> Selected extract
>> BEGIN
As of now we define the following explicit list of banks to persist in the various streams where they are expected.
DETECTOR_RAW_BANK_TYPES={'VPRetinaCluster','VP',# compatibility with data without VP clusters'UT','FTCluster','Rich','Muon','Plume','Calo','EcalPacked',# compatibility with old data, now under "Calo"'HcalPacked',# compatibility with old data, now under "Calo"}
We do not currently persist any banks that have "error" types. These can be generic DAQ error types (where not much can be done) but also detector specific error types such as MuonError. In the muon case, since recently the error banks are used in the decoding to recover the okay links and reduce inefficiency. Not propagating them in HLT2 means that one cannot fully reproduce the decoding offline.
In addition, there are non-error but non-standard types such as FTNZS and others.
A general solution (already used in Allen) would be to only deal with detector IDs on the configuration level and "route" (think UnpackRawEvent) banks according to their source ID. The fine selection on the type can be left to the algorithms, or if needed, the routing can also filter on bank type.
We now have an option for lines to decide what detector raw banks they would like to have. These are selected by bank type. I am afraid setting them by ID at stream level and by type at line level would create some confusion in configuration. Wouldn't be easy to add error bank types to the list? The list you give was meant to be used for MC tests only. For data, they should be set properly per stream.
I don't think we need to allow for much flexibility on the line level. When someone there specifies they want "Muon", they imply that they want "MuonError". Saving just one of the two makes little sense.
I meant at line level, it's easier to define banks by type than detector IDs. I guess I don't understand your general solution only deal with detector IDs on the configuration level.
We can in principle adapt UnpackRawEvent to produce error banks along with the detector data raw banks.
Not sure if this is completely related: we (SciFi) would like to keep the Tell40 error banks, or at least the future result of the FTErrorBankDecoder, in order to analyse the output offline. Ideally, we would write an EventFilter on those errors/counters, so that offline monitoring can focus on healthy events. Would this be made possible by fixing this issue?
@gvouters please post here the full list of error banks that are available for Run 3
The question on the usage of error banks offline for detector studies has been discussed today at DSO and there was no big need seen for normal data taking. However, it can be very useful for particular runs.
@sesen@graven@rmatev would it be possible to produce a configuration (read TCK) where we save all the error banks, which we could use to process specific runs, while not doing it in the default physics configuration?
Let me add a bit of context here. The RawBank::View exists for (at least) three reasons:
in order to be able, in the dataflow, track what algorithms really need, instead of some 'opaque' RawEvent that may or may not contain the RawBanks of the type needed, i.e. a dataflow may formally be correct while still wrong (something asked for a RawEvent in order to get some RawBanks, but then got a RawEvent which does not contain the actual RawBanks it needed)
In run1+run2, we 'scattered' several collections of rawbanks into different raw events, and every single component which needed rawbanks had to figure out the 'right' raw event to use -- which resulted in the horribly complex configuration dictionary indexed with RawEventFormat, and components walking search paths looking for raw events and picking up the first one which happens to contain the right type. Using the view is a cheap way of making sure that the 'consumers' of raw banks would instead get a single, stable TES location from which to obtain their banks (with the name of the type as part of the location) , and thus be invariant (ignorant) under changes to where their raw banks come from, and only have one bit of code (UnpackRawEvent) which has to be configured right, and which contains the relevant logic to decide what to use from where.
>> END
> Data shown
>> BEGIN
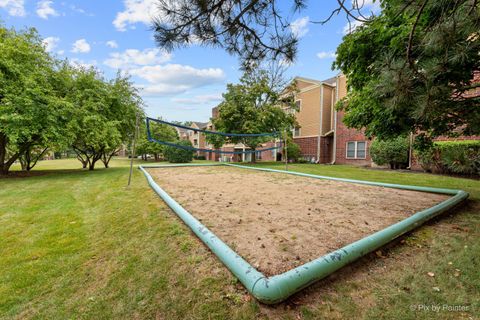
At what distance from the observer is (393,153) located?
10.0 meters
>> END
> List of tasks
(1) Reproduce the part of the raw bank thread starting with "We can in principle" and going on through "for particular runs.".
(2) Answer these questions from the raw bank thread:
(a) Which detector-specific error bank type is given as an example?
(b) Which non-error but non-standard bank type is named?
(c) Where is the general solution of routing banks by source ID already used?
(3) List every user handle that appears with an @ sign in the raw bank thread.
The listing has no connection to the raw bank thread.

> Response list
(1)
We can in principle adapt UnpackRawEvent to produce error banks along with the detector data raw banks.
Not sure if this is completely related: we (SciFi) would like to keep the Tell40 error banks, or at least the future result of the FTErrorBankDecoder, in order to analyse the output offline. Ideally, we would write an EventFilter on those errors/counters, so that offline monitoring can focus on healthy events. Would this be made possible by fixing this issue?
@gvouters please post here the full list of error banks that are available for Run 3
The question on the usage of error banks offline for detector studies has been discussed today at DSO and there was no big need seen for normal data taking. However, it can be very useful for particular runs.

(2)
(a) MuonError
(b) FTNZS
(c) Allen

(3) gvouters, sesen, graven, rmatev